# For Schleife in VB 6



## godi (10 Juni 2007)

Hallo!

Ich bin da grad am herumprobieren mit einer For Schleife und einer Zeitverzögerung.
Ich will eine Zahl hochzählen und in einem Textfeld ausgeben.

```
Option Explicit
Private Declare Sub Sleep Lib "kernel32" (ByVal dwMilliseconds As Long)
 
Private Sub cmdZähle_Click()
Dim Zähler
Dim Zahl As Integer
Zahl = 0
 
For Zähler = 1 To 10
Zahl = Zahl + 1
txtZahl.Caption = Zahl
Sleep 1000
Next
 
End Sub
```
 
Nur wird da der Text erst ausgegeben wenn die Schleife 10mal durchlaufen wird.
Wird da nicht gleich bei dem Befehl "txtZahl.Caption = Zahl" der Text geschrieben sondern erst wenn die Schleife durchlaufen ist?
Vielleicht kann mir das wer ein wenig erklären?

godi


----------



## zotos (10 Juni 2007)

Das ist eigentlich ganz einfach.

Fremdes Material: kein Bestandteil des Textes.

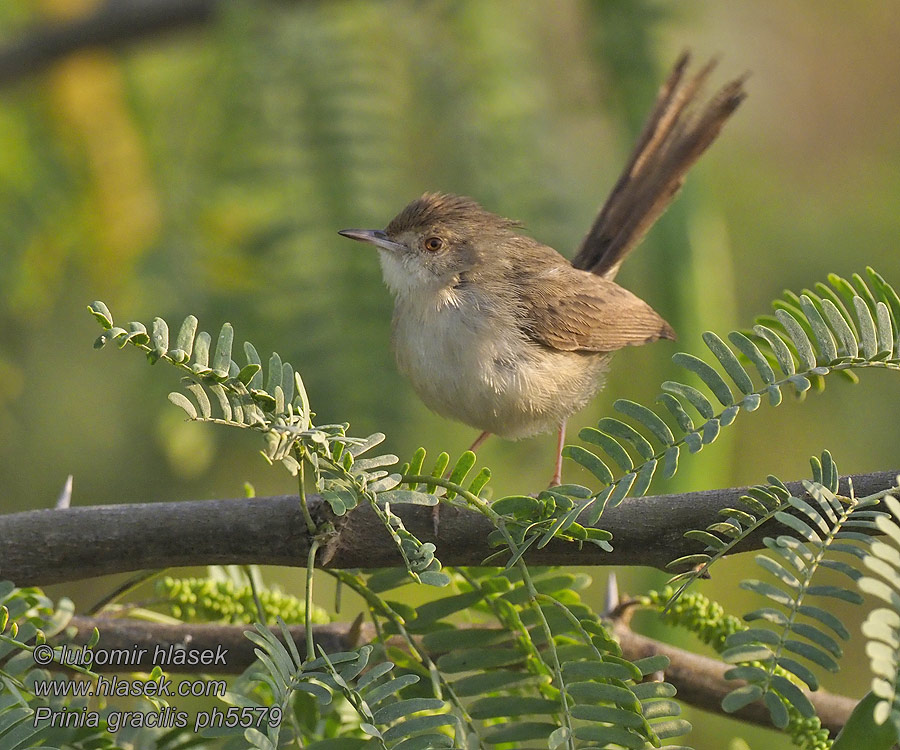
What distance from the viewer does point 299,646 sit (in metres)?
1.92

Fällt mir nur gerade schwer das mit den richtigen Worten zu erklären.

Also das Objekt txtZahl (wie alle anderen Objekte auch) wird erst aktualisiert wenn das Unterprogramm cmdZähle_Click beendet wurde. 

Die Aufgabe würde man eher so lösen das man ein Timer einfügt und diesen auf 1000ms stellt.
In diesem Timer kann man dann anstelle der For Schleife nehmen.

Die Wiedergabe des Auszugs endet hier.